Reading ChromoSort Audit Tables
Use this guide when you have a ChromoSort TSV output and need to decide what it means before trusting a FASTA, plot, manual recipe, scaffold, or graph fill.
The important habit is simple: read the table before reading the FASTA header. ChromoSort FASTA headers carry useful provenance, but the TSV reports are the decision log.
The Core Idea
Most ChromoSort commands write both sequence outputs and audit tables. The sequence file is for downstream tools. The table explains why each record was kept, rejected, split, cut, joined, reviewed, or filled.

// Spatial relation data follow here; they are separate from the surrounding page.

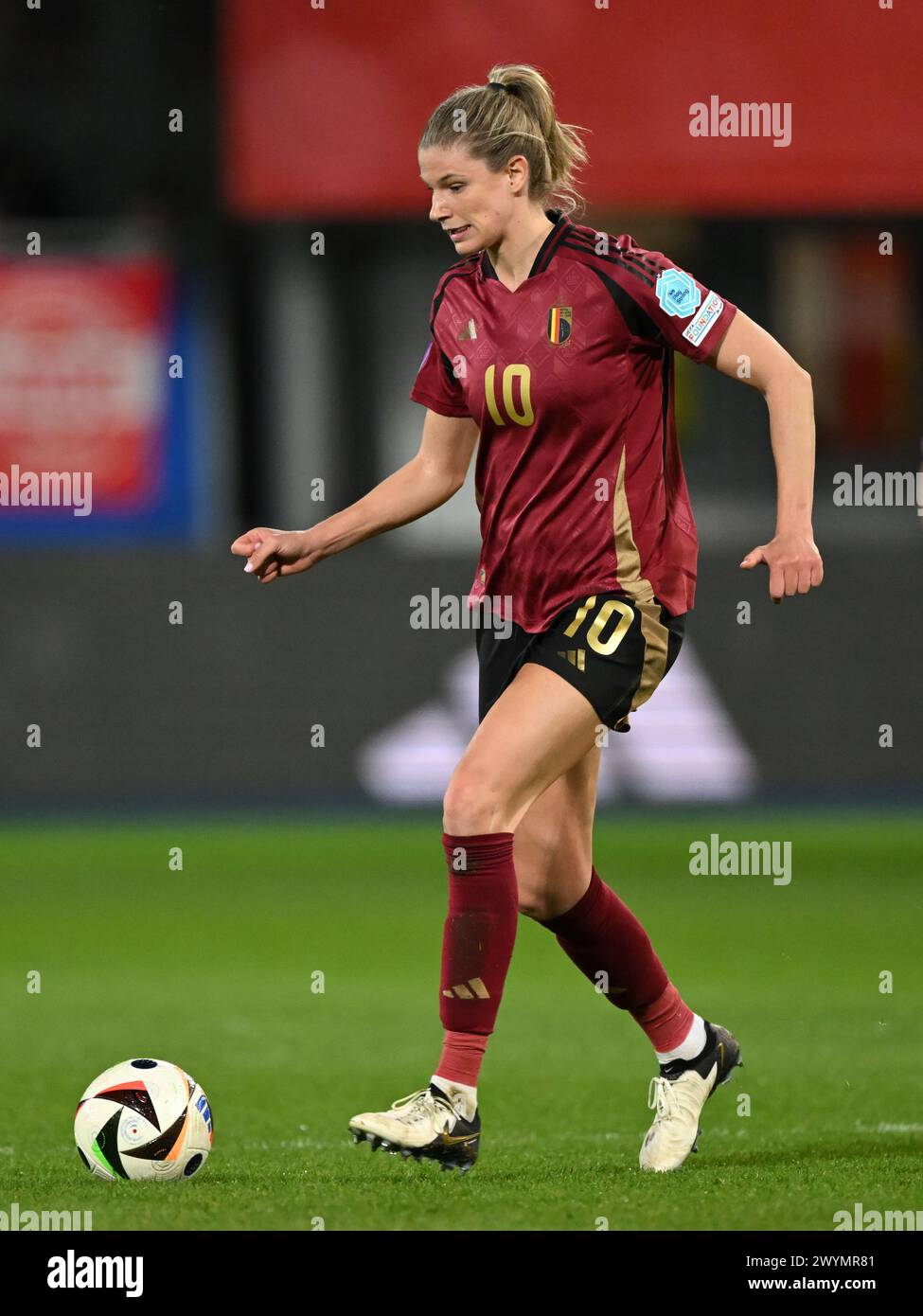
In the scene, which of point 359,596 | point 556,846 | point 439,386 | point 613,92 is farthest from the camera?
point 613,92

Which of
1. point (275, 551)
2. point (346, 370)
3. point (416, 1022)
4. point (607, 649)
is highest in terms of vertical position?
point (346, 370)

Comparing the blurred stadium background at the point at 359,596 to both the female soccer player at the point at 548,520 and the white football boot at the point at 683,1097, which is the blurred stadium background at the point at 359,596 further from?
the female soccer player at the point at 548,520

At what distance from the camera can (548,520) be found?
17.1 feet

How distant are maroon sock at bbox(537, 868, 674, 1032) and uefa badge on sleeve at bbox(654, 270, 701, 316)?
4.52 feet

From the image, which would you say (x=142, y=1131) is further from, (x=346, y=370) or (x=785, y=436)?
(x=346, y=370)

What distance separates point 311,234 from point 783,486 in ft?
38.0

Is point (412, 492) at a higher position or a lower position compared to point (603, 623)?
higher

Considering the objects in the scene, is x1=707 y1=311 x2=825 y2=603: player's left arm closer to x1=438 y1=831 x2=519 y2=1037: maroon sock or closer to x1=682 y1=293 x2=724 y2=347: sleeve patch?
x1=682 y1=293 x2=724 y2=347: sleeve patch

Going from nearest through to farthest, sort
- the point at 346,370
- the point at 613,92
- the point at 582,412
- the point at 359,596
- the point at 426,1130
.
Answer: the point at 426,1130
the point at 582,412
the point at 359,596
the point at 613,92
the point at 346,370

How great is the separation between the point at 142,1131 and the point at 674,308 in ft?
7.36

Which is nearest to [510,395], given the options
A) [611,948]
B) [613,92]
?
[611,948]

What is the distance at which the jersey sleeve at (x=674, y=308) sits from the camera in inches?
199

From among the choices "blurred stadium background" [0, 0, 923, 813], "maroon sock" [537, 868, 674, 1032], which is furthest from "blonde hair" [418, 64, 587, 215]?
"blurred stadium background" [0, 0, 923, 813]

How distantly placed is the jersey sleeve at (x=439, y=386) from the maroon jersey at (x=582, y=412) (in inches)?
3.5
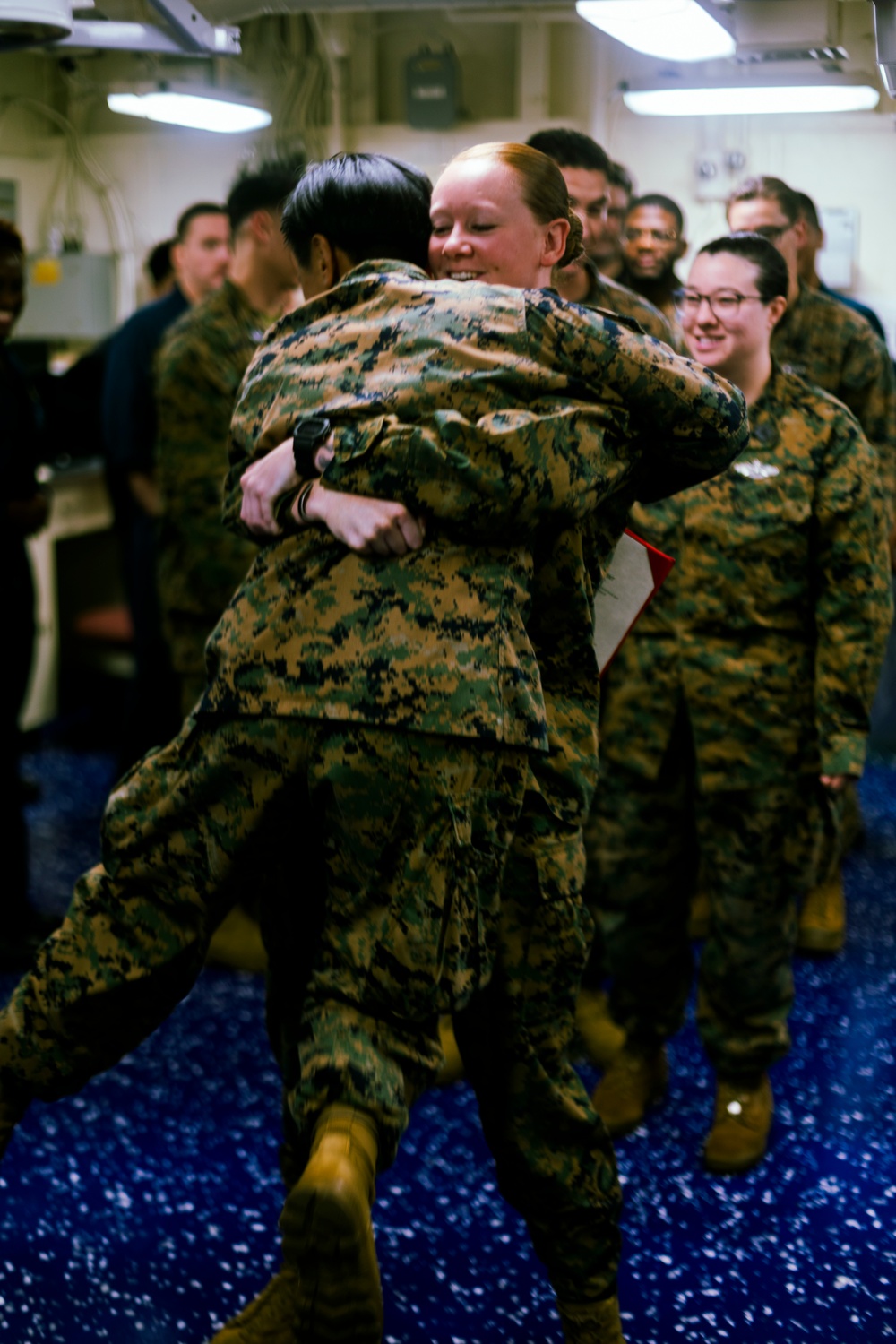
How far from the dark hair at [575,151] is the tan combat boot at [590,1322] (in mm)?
2018

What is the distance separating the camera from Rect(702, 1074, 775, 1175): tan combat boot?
7.55 feet

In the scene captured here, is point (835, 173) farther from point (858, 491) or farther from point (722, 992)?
point (722, 992)

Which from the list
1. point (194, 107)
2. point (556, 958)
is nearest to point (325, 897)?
point (556, 958)

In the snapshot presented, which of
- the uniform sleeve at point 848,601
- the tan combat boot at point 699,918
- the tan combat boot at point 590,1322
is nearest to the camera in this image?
the tan combat boot at point 590,1322

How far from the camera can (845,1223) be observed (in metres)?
2.14

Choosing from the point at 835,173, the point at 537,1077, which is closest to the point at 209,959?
the point at 537,1077

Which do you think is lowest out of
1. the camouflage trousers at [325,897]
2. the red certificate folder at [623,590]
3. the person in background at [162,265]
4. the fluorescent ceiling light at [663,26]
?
the camouflage trousers at [325,897]

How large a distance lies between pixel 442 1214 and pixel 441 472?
1.32m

Audit tables are deliberately redundant. They keep original IDs, new IDs, reference labels, coordinates, status fields, and evidence summaries together so that users can review decisions without reverse-engineering them from FASTA headers.
How To Read Any Audit Table
Start with these columns or column families:
| What to find | Why it matters |
|---|---|
| Original ID | Tells you which input contig, piece, scaffold junction, or graph path the row describes. |
| New ID | Tells you what name was written to the output FASTA, if any. |
| Status or action | The command’s decision: kept, discarded, split, not split, gap mode, fill status, and so on. |
| Accepted or applied field | In reviewed workflows, tells you whether a row can change sequence. |
| Reference and coordinate fields | Let you compare the table to dot plots and alignment evidence. |
| Evidence summaries | Coverage, identity, MAPQ-derived filtering, graph support, GAF support, long-read support, and risk flags. |
| Reason fields | Explain why a candidate was rejected, smoothed over, left unresolved, or marked stale. |
Then ask two questions:
- Did this row change sequence or only report evidence?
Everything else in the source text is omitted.